St. Toribio de Mongrovejo
Born in Mayorga de Campos, Valladolid, Spain, of noble family and highly educated, Turibius was named after another Spanish saint, Turibius of Astorga. He became professor of law at the highly reputed University of Salamanca. His learning and virtuous reputation led to his appointment as Grand Inquisitor of Spain by King Philip II on the Court of the Inquisition at Granada. During this time, he was ordained priest in 1578 and sent to Peru. Though not yet of ecclesiastical rank, Turibius was named Archbishop of Lima, Peru, in May 1579.
He arrived at Paita, Peru, 600 miles from Lima, on May 24, 1581. He began his mission work by travelling to Lima on foot, baptizing and teaching the natives. His favourite topic was: "Time is not our own, and we must give a strict account of it." Three times he traversed the 180,000 square miles of his diocese, generally on foot, frequently defenceless and often alone; exposed to tempests, torrents, deserts, wild beasts, tropical heat, fevers and sometimes threats from hostile tribes; baptizing and confirming nearly one half million souls, among them St. Rose of Lima, and St. Martin de Porres.

→ **DATA SECTION**:
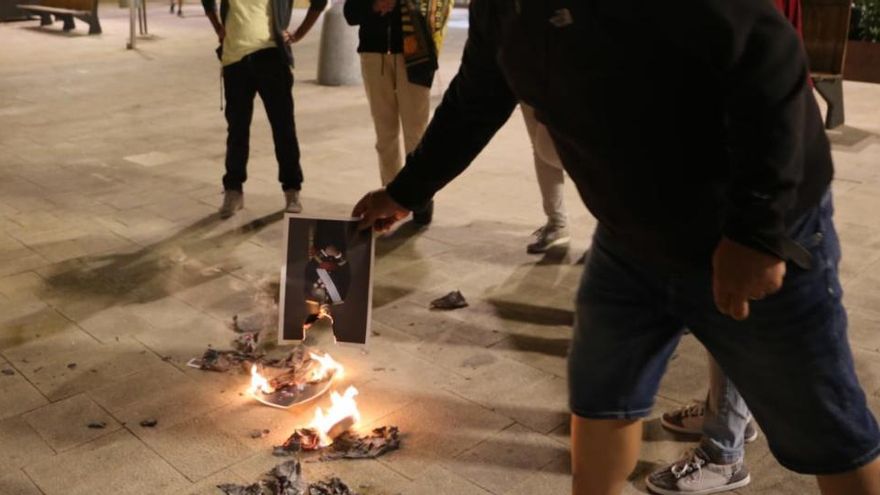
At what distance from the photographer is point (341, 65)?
11578mm

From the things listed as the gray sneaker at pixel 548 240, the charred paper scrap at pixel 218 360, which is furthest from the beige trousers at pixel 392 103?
the charred paper scrap at pixel 218 360

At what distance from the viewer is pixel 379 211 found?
2428 mm

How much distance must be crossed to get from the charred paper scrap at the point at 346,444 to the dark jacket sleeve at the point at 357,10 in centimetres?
297

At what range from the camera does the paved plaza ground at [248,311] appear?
3129 mm

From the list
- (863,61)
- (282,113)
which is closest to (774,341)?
(282,113)

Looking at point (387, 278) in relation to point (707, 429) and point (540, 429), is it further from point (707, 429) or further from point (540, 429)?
point (707, 429)

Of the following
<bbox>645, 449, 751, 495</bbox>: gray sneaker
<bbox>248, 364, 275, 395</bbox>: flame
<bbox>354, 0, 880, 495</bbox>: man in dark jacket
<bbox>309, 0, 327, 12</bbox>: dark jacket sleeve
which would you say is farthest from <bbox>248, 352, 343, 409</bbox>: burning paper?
<bbox>309, 0, 327, 12</bbox>: dark jacket sleeve

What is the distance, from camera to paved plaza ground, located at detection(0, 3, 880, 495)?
3129 mm

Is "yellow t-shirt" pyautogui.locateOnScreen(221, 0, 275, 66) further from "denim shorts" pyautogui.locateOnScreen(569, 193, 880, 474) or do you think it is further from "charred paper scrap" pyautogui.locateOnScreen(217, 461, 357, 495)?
"denim shorts" pyautogui.locateOnScreen(569, 193, 880, 474)

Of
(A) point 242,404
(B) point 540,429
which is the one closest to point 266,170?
(A) point 242,404

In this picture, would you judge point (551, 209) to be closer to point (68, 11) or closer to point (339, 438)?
point (339, 438)

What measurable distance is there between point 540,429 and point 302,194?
3.69 meters

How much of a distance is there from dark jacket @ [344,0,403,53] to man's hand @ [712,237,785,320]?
4002mm

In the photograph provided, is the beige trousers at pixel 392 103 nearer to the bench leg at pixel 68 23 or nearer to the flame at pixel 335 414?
the flame at pixel 335 414
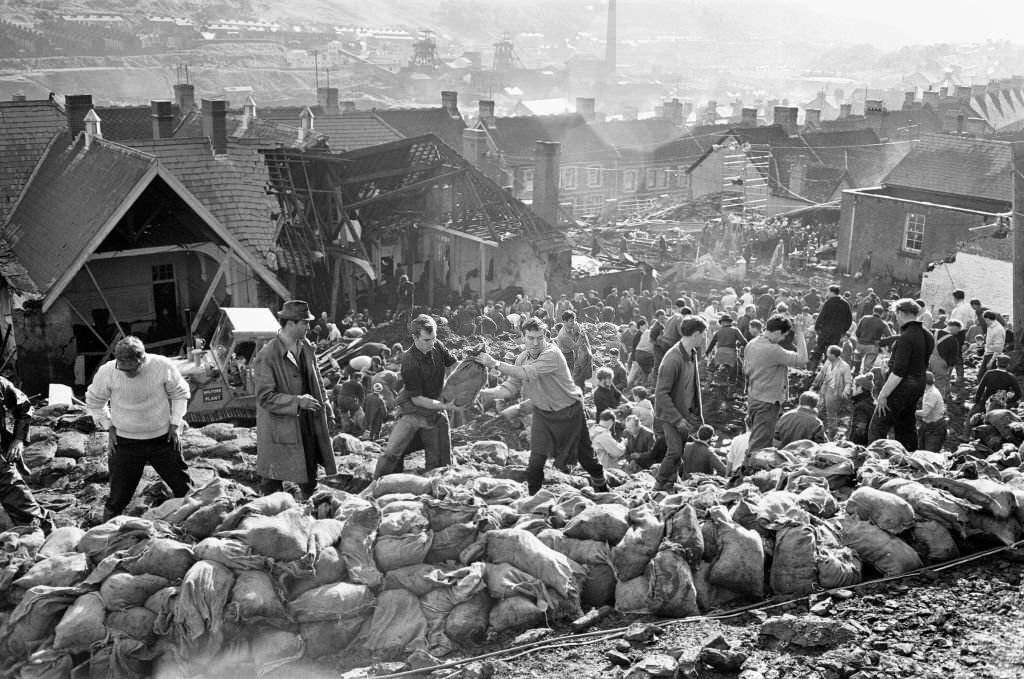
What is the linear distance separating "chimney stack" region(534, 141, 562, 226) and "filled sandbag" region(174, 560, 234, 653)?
83.8 ft

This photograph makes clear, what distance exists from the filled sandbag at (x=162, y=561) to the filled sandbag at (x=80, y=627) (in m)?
0.29

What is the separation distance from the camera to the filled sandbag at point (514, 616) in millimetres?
6004

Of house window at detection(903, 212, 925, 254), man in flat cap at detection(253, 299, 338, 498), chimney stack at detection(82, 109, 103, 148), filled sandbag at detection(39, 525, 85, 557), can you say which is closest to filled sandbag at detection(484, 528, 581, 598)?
man in flat cap at detection(253, 299, 338, 498)

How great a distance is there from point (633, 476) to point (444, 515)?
3.73 m

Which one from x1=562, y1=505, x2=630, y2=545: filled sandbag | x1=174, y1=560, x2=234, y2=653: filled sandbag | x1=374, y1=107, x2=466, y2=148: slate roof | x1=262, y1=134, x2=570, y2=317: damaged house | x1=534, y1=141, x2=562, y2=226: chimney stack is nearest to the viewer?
x1=174, y1=560, x2=234, y2=653: filled sandbag

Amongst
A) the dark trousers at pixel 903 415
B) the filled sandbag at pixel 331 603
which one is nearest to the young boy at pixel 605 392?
the dark trousers at pixel 903 415

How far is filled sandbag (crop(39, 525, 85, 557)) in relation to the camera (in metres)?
6.24

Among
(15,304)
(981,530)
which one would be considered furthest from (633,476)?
→ (15,304)

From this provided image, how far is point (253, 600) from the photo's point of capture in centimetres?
565

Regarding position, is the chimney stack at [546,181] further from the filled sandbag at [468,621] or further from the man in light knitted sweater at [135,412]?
the filled sandbag at [468,621]

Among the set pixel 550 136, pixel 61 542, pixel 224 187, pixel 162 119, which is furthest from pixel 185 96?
pixel 61 542

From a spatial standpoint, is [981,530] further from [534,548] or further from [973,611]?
[534,548]

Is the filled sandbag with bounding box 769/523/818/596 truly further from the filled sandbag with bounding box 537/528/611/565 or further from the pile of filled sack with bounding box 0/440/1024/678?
the filled sandbag with bounding box 537/528/611/565

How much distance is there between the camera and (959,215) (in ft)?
92.5
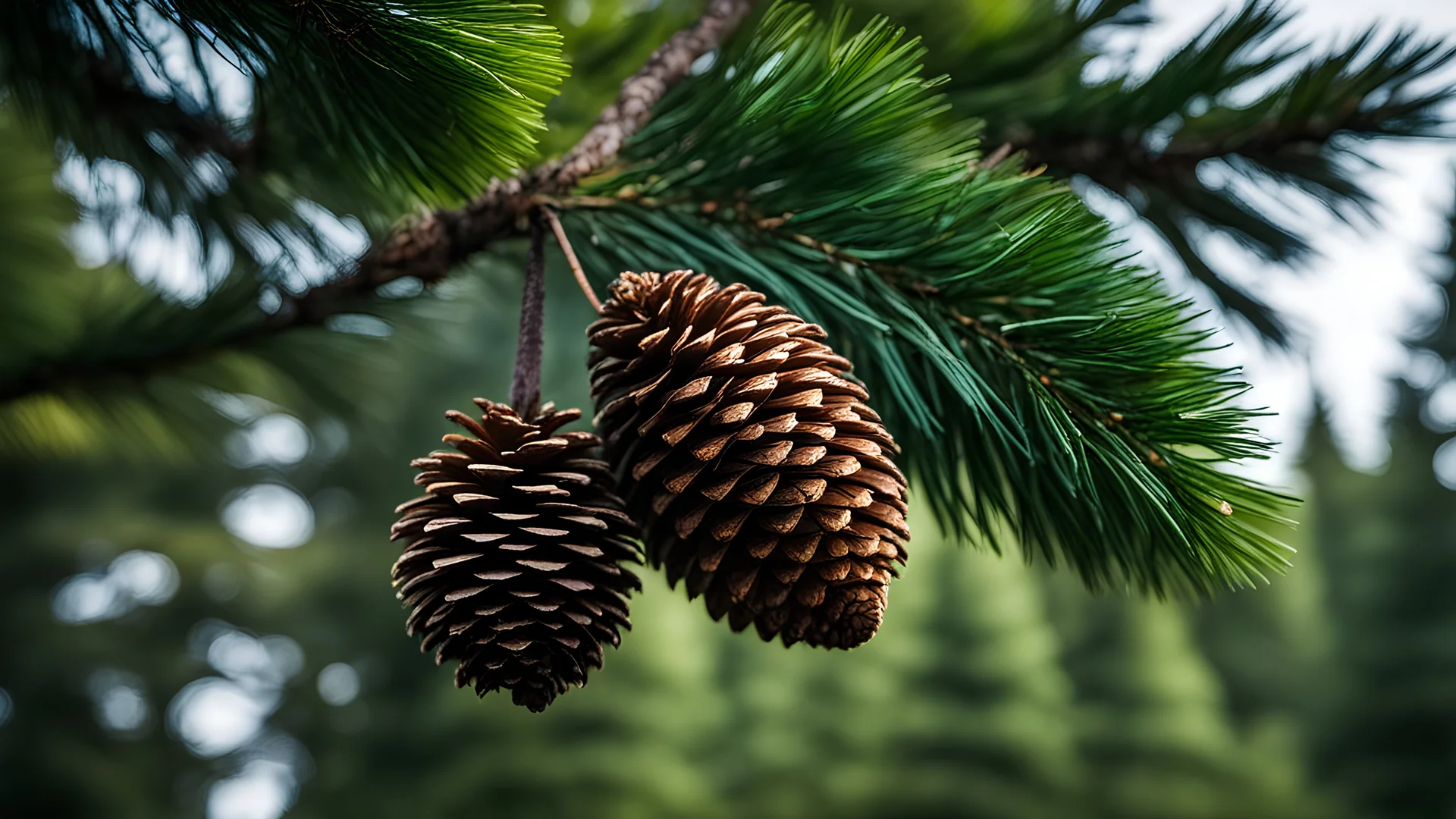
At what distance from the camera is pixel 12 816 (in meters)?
2.31

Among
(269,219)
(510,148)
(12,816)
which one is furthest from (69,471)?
(510,148)

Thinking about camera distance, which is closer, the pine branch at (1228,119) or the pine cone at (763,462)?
the pine cone at (763,462)

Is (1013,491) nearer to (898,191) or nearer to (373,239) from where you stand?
(898,191)

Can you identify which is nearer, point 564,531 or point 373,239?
point 564,531

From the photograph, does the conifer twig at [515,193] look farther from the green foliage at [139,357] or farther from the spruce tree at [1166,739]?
the spruce tree at [1166,739]

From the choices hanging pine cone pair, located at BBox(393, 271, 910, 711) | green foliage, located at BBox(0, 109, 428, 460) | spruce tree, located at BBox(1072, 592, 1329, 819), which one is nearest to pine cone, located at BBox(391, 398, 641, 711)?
hanging pine cone pair, located at BBox(393, 271, 910, 711)

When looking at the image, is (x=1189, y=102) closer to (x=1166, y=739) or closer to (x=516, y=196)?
(x=516, y=196)

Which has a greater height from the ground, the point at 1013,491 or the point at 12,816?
the point at 1013,491

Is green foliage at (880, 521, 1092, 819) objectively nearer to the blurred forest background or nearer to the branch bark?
the blurred forest background

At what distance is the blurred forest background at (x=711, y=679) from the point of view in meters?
2.70

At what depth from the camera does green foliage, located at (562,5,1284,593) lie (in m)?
0.34

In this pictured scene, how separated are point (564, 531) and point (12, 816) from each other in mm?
2826

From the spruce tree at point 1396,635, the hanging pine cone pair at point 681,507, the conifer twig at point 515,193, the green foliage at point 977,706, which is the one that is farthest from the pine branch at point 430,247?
the spruce tree at point 1396,635

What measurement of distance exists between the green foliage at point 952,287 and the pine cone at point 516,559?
12cm
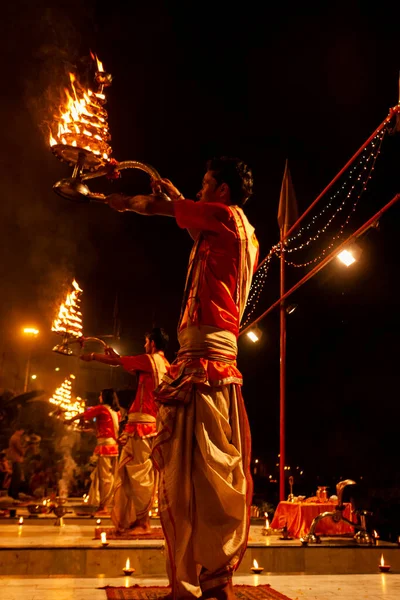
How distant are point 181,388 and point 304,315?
1826 cm

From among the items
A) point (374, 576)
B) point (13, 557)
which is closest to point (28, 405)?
point (13, 557)

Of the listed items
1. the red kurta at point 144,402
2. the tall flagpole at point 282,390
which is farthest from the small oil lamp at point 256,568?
the tall flagpole at point 282,390

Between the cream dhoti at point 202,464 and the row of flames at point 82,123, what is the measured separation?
4.04ft

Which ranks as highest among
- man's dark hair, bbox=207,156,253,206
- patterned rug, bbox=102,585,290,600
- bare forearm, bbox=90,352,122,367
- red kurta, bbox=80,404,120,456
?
man's dark hair, bbox=207,156,253,206

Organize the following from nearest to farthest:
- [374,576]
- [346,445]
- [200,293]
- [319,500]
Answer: [200,293] < [374,576] < [319,500] < [346,445]

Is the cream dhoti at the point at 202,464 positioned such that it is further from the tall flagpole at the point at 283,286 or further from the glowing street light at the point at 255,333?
the glowing street light at the point at 255,333

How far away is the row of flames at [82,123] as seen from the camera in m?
3.30

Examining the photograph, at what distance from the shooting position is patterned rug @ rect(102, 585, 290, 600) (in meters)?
3.14

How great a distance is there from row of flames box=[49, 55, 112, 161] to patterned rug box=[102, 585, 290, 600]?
2.47 metres

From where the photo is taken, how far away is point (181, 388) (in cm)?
289

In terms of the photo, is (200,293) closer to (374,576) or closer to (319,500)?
(374,576)

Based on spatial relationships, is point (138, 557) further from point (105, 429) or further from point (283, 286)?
point (283, 286)

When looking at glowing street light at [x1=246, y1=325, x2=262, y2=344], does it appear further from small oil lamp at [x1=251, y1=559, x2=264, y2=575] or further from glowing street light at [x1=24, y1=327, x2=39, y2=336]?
glowing street light at [x1=24, y1=327, x2=39, y2=336]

→ **ASSIGNED TASK 1**:
Decide whether each statement agrees with the account of St. Toribio de Mongrovejo, answering yes or no and quoting the words that settle it: (a) Turibius taught law at the University of Salamanca. (b) He reached Paita in 1579. (c) He made his first journey to Lima on horseback.
→ **ASSIGNED TASK 2**:
Continue the account of St. Toribio de Mongrovejo from its last sentence.
The entries have nothing to do with the account of St. Toribio de Mongrovejo.

→ **WRITTEN ANSWER 1**:
(a) Yes: "He became professor of law at the highly reputed University of Salamanca."
(b) No: "He arrived at Paita, Peru, 600 miles from Lima, on May 24, 1581."
(c) No: "He began his mission work by travelling to Lima on foot"

→ **WRITTEN ANSWER 2**:
He built roads, schoolhouses and chapels, many hospitals and convents, and at Lima, in 1591, founded the first seminary in the Western hemisphere. He inaugurated the first part of the third Lima Cathedral on February 2, 1604.
Turibius assembled thirteen diocesan synods and three provincial councils. He was seen as a champion of the rights of the natives against the Spanish masters. "There was great opposition to Turibius from the governors of Peru whose authority he challenged," Elizabeth Hallam has written. "He learned local dialects so that he could communicate with–-and convert–-the native peoples, and he was a strong and effective champion of their rights."
Years before he died, he predicted the day and hour of his death. At Pacasmayo he contracted fever, but continued labouring to the last, arriving at Saña in a dying condition. Dragging himself to the sanctuary he received the Viaticum, expiring shortly after on March 23, 1606.